Instructions for the task:
Gather every line in the items below that contains the word "woman", and copy each such line in full.

Data for processing:
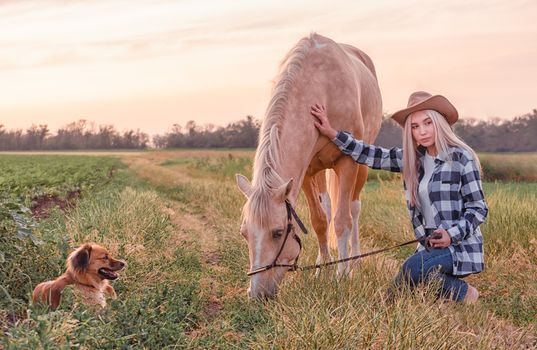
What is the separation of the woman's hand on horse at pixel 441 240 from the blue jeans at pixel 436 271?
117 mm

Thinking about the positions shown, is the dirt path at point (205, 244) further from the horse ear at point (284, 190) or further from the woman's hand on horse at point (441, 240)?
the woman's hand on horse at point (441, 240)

--

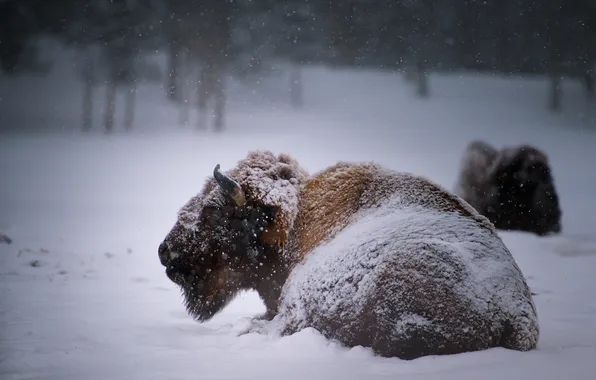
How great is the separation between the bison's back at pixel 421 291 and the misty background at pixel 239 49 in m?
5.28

* * *

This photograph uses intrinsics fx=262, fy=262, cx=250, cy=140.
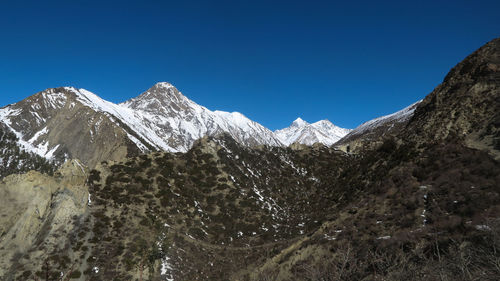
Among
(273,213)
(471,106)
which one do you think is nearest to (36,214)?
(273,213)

Task output:
What is the separation of the woman's hand on horse at pixel 441 240 from the blue jeans at pixel 436 271?
Thinking about the positions shown, is the dirt path at point (205, 244) further from the horse ear at point (284, 190) or further from the woman's hand on horse at point (441, 240)?
the woman's hand on horse at point (441, 240)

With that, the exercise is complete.